Apostas esportivas digitais afetam muito mais que o bolso
O estudo avaliou cinco dimensões de impacto: frequência, comprometimento financeiro, comportamento compulsivo, impacto emocional e impacto social.
Nos dados emocionais, 24,2% dos jovens relataram ansiedade, culpa ou irritação depois de perdas. Outros 21,8% mencionaram sentimentos negativos recorrentes diretamente ligados ao hábito de apostar.

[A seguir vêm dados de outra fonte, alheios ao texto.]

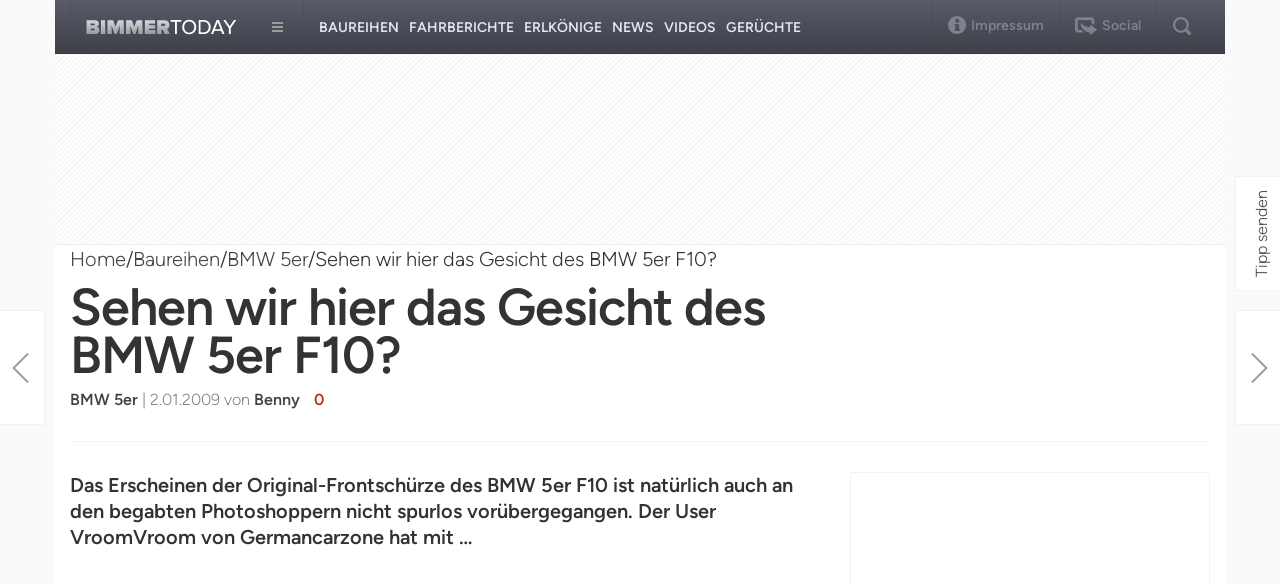

--- FILE ---
content_type: text/html; charset=utf-8
request_url: https://www.google.com/recaptcha/api2/aframe
body_size: 258
content:
<!DOCTYPE HTML><html><head><meta http-equiv="content-type" content="text/html; charset=UTF-8"></head><body><script nonce="tQXcUxuIzdeEYbHD8BKiBQ">/** Anti-fraud and anti-abuse applications only. See google.com/recaptcha */ try{var clients={'sodar':'https://pagead2.googlesyndication.com/pagead/sodar?'};window.addEventListener("message",function(a){try{if(a.source===window.parent){var b=JSON.parse(a.data);var c=clients[b['id']];if(c){var d=document.createElement('img');d.src=c+b['params']+'&rc='+(localStorage.getItem("rc::a")?sessionStorage.getItem("rc::b"):"");window.document.body.appendChild(d);sessionStorage.setItem("rc::e",parseInt(sessionStorage.getItem("rc::e")||0)+1);localStorage.setItem("rc::h",'1768519904397');}}}catch(b){}});window.parent.postMessage("_grecaptcha_ready", "*");}catch(b){}</script></body></html>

Mas o impacto vai além do estado de espírito. 10,6% afirmaram ter sofrido prejuízo acadêmico ou profissional por causa das apostas, aulas perdidas, prazos descumpridos, rendimento comprometido.
Isso significa que as bets já interferem na trajetória de vida de uma parcela significativa dos jovens entrevistados.
“Há uma dinâmica muito perigosa: o jovem acredita que conhecimento esportivo garante lucro, acha que a próxima aposta vai compensar a anterior e minimiza perdas pequenas que se repetem”, explica El Khatib.
Esse ciclo, segundo o pesquisador, se retroalimenta até que o controle escapa completamente.
Quem está mais exposto às apostas esportivas digitais
O perfil de maior risco identificado pelo Apostômetro é específico: jovens entre 18 e 24 anos, renda instável, alta exposição digital e pressão financeira recente.
A combinação cria um terreno fértil para decisões impulsivas e para o apelo de ganhos rápidos que as plataformas vendem com insistência.
O estudo aponta alguns caminhos como solução, sendo eles educação financeira e probabilística nas escolas, suporte psicológico acessível e regulação mais rígida da publicidade das bets, com transparência real sobre perdas médias, que aparecem como medidas prioritárias.
A pesquisa foi desenhada para se tornar um indicador periódico, permitindo comparações futuras por região, faixa etária e perfil socioeconômico.
“Aposta digital não vende só chance de lucro. Ela vende emoção, esperança imediata e sensação de controle”, conclui Ahmed El Khatib.
Quando esse apelo encontra instabilidade financeira e impulsividade juvenil, o risco escala rápido — e os dados de 2026 mostram que esse processo já está em curso.